Multivariate Drift Detection

Here we describe in detail NannyML’s multivariate drift detection methods helping build a deeper understanding of how they work. But first, let’s see why they are needed.

Limitations of Univariate Drift Detection

Machine Learning models typically have a multidimensional input space. In binary classification problems, models are trained to find the optimal decision boundary. This boundary depends on the structure of the data within the model input space. However the world is not static, and the structure of a model’s input data can change. This change can then cause our existing decision boundary to be suboptimal.

The Univariate Drift Detection tutorial describes how NannyML analyzes each feature individually, and observes whether there are changes in the resulting feature distributions over time.

However, this is not enough to capture all the changes that may affect a machine learning model. The changes in correlations and more complex changes in relationships between model inputs might have a significant impact on model performance without changing univariate distributions of features. The “butterfly” dataset, introduced below, demonstrates this.

“Butterfly” Dataset

Let’s see first how we can construct an instance of the Butterfly dataset.

>>> import numpy as np
>>> import pandas as pd
>>> import matplotlib.pyplot as plt
>>> import seaborn as sns
>>> import nannyml as nml
>>> from scipy.spatial.transform import Rotation

>>> # 10 reference periods
>>> # 10 analysis periods
>>> # Days/week * Hours/day * events/hour
>>> DPP = 7*24*12

>>> np.random.seed(23)
>>> s1 = np.random.randn(DPP*20)
>>> x1 = s1 + np.random.randn(DPP*20)/8
>>> x2 = s1 + np.random.randn(DPP*20)/8
>>> x3 = np.random.randn(DPP*20)/8
>>> xdat = np.array([x1, x2, x3]).T

>>> rot = Rotation.from_euler('z', 90, degrees=True)

>>> # following matrix multiplication implementation, we need a 3xN data matrix hence we transpose
>>> ydat = np.matmul(rot.as_matrix(), xdat.T).T

>>> # create overall array that has drifted and not drifted subsets.

[WHAT TO DO] Please copy out the drift detection excerpt in full, word for word. The lines that come next are separate material, apart from the drift detection excerpt.

(Entries drawn from a collection)
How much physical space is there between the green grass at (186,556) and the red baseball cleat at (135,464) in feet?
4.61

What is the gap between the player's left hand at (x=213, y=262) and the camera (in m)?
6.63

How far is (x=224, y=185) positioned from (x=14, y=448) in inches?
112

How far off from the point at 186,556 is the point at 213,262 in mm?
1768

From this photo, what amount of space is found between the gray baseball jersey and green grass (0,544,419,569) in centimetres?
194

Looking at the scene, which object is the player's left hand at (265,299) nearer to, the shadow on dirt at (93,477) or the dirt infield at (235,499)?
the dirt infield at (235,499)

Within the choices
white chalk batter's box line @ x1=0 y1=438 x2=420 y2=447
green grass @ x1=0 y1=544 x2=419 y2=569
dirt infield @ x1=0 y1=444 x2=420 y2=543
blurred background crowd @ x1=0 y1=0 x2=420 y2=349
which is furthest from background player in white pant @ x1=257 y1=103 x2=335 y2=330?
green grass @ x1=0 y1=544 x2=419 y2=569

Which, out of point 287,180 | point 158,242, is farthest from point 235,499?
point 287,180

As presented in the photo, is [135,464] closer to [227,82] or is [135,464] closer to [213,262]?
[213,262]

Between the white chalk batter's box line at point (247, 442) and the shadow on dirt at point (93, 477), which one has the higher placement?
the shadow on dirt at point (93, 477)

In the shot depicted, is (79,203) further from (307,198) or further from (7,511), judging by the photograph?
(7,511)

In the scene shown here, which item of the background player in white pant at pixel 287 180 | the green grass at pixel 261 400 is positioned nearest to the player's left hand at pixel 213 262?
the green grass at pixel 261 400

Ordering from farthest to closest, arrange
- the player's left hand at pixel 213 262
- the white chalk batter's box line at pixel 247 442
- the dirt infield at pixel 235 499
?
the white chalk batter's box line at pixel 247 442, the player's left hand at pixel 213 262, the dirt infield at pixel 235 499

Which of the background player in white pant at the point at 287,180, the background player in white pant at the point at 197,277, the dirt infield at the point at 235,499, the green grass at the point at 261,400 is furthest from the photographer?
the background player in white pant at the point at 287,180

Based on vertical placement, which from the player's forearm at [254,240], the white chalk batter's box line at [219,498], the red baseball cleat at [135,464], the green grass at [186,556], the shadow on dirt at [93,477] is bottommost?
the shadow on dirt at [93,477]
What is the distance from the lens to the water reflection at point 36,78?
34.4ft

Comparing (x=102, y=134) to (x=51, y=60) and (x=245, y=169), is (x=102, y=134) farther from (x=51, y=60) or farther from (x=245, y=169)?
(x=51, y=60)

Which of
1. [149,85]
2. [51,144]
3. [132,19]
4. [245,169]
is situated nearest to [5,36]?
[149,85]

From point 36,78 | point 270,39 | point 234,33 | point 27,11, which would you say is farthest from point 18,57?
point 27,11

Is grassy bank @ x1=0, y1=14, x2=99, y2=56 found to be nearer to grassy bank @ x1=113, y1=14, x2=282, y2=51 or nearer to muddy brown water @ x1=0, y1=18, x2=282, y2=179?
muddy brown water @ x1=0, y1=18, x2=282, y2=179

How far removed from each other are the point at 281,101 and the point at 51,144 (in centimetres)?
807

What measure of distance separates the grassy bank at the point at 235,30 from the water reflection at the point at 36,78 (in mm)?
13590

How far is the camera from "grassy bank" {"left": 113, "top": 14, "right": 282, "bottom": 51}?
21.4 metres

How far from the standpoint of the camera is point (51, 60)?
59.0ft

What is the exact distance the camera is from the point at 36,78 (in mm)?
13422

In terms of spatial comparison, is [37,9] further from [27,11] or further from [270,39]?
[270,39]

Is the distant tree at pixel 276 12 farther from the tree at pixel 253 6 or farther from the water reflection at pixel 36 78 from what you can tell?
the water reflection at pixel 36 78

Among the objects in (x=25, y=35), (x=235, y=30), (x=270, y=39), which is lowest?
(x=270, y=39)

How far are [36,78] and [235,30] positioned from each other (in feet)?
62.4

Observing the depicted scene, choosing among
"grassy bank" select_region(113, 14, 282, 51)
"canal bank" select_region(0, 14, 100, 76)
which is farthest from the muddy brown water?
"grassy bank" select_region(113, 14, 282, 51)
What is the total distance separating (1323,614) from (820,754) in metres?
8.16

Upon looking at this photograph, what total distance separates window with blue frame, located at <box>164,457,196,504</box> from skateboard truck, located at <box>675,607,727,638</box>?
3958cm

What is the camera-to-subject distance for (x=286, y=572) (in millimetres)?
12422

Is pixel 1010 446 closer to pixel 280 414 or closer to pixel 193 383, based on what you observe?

[THE ANSWER]
Multivariate Drift Detection

Here we describe in detail NannyML’s multivariate drift detection methods helping build a deeper understanding of how they work. But first, let’s see why they are needed.

Limitations of Univariate Drift Detection

Machine Learning models typically have a multidimensional input space. In binary classification problems, models are trained to find the optimal decision boundary. This boundary depends on the structure of the data within the model input space. However the world is not static, and the structure of a model’s input data can change. This change can then cause our existing decision boundary to be suboptimal.

The Univariate Drift Detection tutorial describes how NannyML analyzes each feature individually, and observes whether there are changes in the resulting feature distributions over time.

However, this is not enough to capture all the changes that may affect a machine learning model. The changes in correlations and more complex changes in relationships between model inputs might have a significant impact on model performance without changing univariate distributions of features. The “butterfly” dataset, introduced below, demonstrates this.

“Butterfly” Dataset

Let’s see first how we can construct an instance of the Butterfly dataset.

>>> import numpy as np
>>> import pandas as pd
>>> import matplotlib.pyplot as plt
>>> import seaborn as sns
>>> import nannyml as nml
>>> from scipy.spatial.transform import Rotation

>>> # 10 reference periods
>>> # 10 analysis periods
>>> # Days/week * Hours/day * events/hour
>>> DPP = 7*24*12

>>> np.random.seed(23)
>>> s1 = np.random.randn(DPP*20)
>>> x1 = s1 + np.random.randn(DPP*20)/8
>>> x2 = s1 + np.random.randn(DPP*20)/8
>>> x3 = np.random.randn(DPP*20)/8
>>> xdat = np.array([x1, x2, x3]).T

>>> rot = Rotation.from_euler('z', 90, degrees=True)

>>> # following matrix multiplication implementation, we need a 3xN data matrix hence we transpose
>>> ydat = np.matmul(rot.as_matrix(), xdat.T).T

>>> # create overall array that has drifted and not drifted subsets.